Romanian football club from Drobeta-Turnu Severin

Club Sportiv CFR Turnu Severin 1943, commonly known as CFR Turnu Severin, is a Romanian sports club based in Drobeta-Turnu Severin, Mehedinți County, whose senior football team is currently inactive. The organisation established in 2018 revived the name and identity of the historic CFR Turnu Severin, a railway workers' football club founded in 1928 and dissolved in 1958.

The historic club won its 1940–41 Divizia B series and earned promotion to Divizia A, although the normal championship was suspended before it could make its top-flight debut. Its main achievement was winning the 1942–43 Cupa României, defeating Sportul Studențesc 4–0 in the final.

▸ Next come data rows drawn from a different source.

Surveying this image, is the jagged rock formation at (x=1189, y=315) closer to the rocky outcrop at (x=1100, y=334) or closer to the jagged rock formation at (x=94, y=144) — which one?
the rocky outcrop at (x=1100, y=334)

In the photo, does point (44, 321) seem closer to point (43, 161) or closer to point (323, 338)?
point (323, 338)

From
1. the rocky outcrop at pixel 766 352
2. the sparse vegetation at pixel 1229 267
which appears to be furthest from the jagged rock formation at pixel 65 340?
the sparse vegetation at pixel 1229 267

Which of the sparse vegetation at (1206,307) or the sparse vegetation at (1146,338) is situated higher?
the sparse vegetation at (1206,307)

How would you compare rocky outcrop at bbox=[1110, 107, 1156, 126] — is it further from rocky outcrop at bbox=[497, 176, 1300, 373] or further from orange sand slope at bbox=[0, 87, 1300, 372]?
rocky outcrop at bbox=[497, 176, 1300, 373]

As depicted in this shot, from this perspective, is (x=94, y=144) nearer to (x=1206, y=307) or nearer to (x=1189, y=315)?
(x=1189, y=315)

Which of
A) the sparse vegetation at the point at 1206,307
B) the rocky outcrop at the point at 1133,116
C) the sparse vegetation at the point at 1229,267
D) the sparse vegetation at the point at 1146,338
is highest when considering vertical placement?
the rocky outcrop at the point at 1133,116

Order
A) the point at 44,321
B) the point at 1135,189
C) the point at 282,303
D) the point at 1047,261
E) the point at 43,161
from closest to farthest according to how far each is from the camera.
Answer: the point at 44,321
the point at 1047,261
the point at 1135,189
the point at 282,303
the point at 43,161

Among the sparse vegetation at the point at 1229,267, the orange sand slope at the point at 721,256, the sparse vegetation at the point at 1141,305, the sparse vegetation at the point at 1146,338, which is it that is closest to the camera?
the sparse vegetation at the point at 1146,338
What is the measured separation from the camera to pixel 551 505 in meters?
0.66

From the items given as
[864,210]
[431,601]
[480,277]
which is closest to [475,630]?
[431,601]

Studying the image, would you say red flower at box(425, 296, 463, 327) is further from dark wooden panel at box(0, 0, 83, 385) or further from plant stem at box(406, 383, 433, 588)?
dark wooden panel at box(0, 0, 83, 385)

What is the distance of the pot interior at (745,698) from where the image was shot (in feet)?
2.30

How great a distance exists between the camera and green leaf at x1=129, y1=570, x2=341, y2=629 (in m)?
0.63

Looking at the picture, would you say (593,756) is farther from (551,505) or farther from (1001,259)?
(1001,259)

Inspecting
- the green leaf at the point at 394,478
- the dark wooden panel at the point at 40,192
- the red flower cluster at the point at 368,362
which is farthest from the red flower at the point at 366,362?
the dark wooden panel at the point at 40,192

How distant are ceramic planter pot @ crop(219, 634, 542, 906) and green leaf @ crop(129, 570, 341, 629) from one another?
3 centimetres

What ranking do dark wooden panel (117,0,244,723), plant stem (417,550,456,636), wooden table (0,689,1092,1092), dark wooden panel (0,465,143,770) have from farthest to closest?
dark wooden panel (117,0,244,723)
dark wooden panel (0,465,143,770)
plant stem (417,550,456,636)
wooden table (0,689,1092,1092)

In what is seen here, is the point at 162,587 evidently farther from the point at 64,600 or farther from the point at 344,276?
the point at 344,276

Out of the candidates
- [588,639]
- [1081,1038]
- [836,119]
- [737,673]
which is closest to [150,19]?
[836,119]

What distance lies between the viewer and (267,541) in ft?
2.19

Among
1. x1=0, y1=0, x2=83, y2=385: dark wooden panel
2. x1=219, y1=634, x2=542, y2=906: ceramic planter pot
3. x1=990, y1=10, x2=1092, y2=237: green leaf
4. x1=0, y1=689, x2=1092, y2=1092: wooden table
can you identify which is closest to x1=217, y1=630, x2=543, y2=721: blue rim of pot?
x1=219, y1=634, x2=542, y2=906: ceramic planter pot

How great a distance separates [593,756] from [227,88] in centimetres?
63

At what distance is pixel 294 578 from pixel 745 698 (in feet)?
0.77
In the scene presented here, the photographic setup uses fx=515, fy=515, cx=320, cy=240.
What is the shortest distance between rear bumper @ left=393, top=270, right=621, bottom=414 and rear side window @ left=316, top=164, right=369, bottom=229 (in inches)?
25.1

The revived club initially competed in futsal and youth competitions before returning to eleven-a-side senior football in 2023. It won the Mehedinți County stage of the Cupa României in 2024–25. The senior team withdrew during the winter break of the following Liga IV season, although the association remained listed among the affiliated members of AJF Mehedinți in 2026.

==History==

===Original club (1928–1958)===

====Foundation and rise to Divizia B====
The club was founded in 1928 as Sborul Turnu Severin and initially played in the regional championship. It later adopted the CFR name, representing the railway workers of Turnu Severin.

CFR appeared in the national Divizia C in 1936–37, but withdrew in April 1937 and its results were annulled.

The club reached the national stage of the 1938–39 Cupa României, losing 0–1 to Prahova Ploiești in the Round of 32.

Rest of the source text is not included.